The Blackberry lawsuits
Former smartphone maker Blackberry is one example of how valuable the ongoing protection provided by patents can be. Even though the company no longer manufactures hardware or develops new equipment, it holds approximately 44,000 patents, according to this report.
These patents are at the center of multiple lawsuits filed by Blackberry. The company has filed suits against Twitter, Facebook and Snap (which used to be Snapchat) alleging patent infringement.
While Blackberry may no longer be in the same competitive field as the three social media giants, it is claiming that they are unlawfully using its technology. It is also accusing Twitter of co-opting Blackberry mobile advertising technology and using it on their platform without permission.
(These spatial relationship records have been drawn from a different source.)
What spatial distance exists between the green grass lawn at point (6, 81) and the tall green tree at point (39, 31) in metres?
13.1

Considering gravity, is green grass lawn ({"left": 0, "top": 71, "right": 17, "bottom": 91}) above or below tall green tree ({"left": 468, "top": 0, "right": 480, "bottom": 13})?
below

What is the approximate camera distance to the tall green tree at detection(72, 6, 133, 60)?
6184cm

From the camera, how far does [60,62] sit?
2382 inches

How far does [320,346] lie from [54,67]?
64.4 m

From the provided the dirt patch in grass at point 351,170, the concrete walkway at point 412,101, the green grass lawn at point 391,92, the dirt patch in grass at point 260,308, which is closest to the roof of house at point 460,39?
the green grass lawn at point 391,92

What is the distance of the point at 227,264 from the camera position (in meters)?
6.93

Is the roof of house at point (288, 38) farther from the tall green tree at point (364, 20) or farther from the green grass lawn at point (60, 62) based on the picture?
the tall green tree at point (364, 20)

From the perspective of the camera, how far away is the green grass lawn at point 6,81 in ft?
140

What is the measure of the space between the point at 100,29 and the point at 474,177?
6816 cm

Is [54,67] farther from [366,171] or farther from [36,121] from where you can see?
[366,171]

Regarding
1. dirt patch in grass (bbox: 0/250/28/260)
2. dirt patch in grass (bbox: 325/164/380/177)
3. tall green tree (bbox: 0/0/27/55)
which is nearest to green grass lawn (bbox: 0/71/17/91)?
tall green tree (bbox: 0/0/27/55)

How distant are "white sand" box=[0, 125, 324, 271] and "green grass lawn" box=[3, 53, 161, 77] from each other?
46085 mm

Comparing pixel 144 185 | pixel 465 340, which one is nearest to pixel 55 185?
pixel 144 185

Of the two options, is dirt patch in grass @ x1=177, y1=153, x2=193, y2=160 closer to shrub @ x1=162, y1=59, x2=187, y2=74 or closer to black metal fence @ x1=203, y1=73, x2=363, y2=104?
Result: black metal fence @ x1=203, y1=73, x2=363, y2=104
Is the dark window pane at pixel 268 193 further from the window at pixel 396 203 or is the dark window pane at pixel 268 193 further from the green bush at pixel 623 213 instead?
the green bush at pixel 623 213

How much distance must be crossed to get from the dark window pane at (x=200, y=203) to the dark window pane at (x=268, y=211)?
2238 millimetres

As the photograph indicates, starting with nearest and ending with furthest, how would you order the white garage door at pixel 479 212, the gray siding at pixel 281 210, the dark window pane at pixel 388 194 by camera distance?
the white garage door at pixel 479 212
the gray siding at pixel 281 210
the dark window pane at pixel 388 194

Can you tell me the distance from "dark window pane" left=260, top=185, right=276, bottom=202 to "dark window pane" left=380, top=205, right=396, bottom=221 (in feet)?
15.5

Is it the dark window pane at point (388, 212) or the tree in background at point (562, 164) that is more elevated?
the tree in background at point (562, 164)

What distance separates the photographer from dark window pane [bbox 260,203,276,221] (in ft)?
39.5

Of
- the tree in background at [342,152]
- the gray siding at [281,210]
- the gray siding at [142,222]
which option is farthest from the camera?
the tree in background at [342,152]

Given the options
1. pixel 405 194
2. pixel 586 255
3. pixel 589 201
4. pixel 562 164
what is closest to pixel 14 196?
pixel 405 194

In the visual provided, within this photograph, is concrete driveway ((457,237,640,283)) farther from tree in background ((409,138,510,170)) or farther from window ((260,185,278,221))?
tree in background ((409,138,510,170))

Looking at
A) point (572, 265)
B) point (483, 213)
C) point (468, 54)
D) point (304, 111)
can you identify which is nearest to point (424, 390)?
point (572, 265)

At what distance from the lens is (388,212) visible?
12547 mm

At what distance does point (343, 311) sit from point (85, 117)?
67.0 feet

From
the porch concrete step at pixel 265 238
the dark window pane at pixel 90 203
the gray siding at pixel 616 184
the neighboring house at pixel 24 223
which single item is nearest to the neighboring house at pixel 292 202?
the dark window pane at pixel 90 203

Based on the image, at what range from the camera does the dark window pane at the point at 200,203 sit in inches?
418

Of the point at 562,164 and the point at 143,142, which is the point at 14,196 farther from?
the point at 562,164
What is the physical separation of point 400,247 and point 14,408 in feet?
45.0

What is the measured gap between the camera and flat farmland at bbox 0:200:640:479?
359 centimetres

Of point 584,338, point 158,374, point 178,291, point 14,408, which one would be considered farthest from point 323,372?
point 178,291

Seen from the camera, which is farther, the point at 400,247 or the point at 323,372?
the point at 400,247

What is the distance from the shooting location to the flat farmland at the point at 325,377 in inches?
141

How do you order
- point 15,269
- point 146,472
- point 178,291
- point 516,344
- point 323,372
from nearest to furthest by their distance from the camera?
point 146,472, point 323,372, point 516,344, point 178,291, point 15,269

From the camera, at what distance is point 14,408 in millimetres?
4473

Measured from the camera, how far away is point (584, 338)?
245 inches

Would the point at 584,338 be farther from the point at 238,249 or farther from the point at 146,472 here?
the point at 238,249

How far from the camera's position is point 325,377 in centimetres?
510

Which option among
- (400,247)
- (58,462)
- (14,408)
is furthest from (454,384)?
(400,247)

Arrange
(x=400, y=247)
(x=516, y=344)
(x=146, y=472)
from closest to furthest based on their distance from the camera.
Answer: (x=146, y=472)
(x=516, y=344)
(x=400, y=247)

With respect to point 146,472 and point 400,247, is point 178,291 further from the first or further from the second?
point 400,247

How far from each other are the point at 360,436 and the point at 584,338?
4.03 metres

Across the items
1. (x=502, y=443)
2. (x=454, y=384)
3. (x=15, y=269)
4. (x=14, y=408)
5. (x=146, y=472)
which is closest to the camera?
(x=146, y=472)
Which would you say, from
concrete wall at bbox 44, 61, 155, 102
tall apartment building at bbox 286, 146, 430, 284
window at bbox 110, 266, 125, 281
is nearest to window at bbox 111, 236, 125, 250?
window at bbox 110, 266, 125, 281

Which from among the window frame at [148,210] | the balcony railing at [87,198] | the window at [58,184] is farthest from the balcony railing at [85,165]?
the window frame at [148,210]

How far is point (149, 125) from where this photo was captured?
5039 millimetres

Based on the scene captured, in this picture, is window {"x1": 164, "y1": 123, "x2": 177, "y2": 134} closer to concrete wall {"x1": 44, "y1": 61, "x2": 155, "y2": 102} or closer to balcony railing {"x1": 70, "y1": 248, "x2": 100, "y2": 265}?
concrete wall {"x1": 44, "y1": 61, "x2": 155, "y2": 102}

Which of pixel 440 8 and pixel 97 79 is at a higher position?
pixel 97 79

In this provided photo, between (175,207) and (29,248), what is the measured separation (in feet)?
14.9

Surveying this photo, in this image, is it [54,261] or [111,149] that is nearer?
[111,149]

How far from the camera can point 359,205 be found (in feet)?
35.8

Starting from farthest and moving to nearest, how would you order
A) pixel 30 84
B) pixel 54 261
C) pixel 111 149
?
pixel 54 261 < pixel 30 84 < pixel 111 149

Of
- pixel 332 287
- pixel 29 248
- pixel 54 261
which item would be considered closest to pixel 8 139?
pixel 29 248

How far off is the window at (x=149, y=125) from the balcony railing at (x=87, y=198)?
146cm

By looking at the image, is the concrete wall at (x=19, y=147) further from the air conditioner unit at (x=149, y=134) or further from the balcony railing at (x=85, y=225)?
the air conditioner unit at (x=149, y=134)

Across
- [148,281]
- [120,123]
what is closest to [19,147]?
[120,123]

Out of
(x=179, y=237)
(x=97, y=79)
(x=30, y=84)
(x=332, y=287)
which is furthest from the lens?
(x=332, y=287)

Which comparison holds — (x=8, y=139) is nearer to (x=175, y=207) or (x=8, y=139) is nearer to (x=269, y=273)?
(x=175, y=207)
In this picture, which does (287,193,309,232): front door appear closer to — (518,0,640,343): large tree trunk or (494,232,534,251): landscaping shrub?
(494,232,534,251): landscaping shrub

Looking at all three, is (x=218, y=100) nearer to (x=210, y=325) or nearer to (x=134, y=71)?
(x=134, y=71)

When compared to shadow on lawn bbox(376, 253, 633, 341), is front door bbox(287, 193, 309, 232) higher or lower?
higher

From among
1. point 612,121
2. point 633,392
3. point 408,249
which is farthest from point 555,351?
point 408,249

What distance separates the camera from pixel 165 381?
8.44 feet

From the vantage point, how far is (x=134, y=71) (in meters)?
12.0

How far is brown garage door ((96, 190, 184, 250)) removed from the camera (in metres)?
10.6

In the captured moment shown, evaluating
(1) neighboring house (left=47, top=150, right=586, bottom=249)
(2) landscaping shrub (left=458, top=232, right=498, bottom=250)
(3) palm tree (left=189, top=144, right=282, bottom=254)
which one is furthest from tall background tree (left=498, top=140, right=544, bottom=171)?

Because Blackberry was an early innovator in the mobile phone arena, it was in a position to invent many technologies and solutions related to mobile advertising, push notification and silencing notifications. While their products may no longer be relevant, the technology created to develop them in the first place remains popular in other products and platforms.
Value of being first
No doubt, being first is valuable, especially when it comes to the tech industry. However, in the rush to get to market or develop the next big thing, business owners must ensure they protect their products and their companies.
These protections include securing a patent for inventions and securing permission to use existing technology. Failure to take these steps can lead to costly consequences in the form of missed opportunities and steep fines.
It is also important to take action against parties who infringe on existing patents. Even if your business no longer makes a specific product, you have rights granted by the patent for as long as it lasts.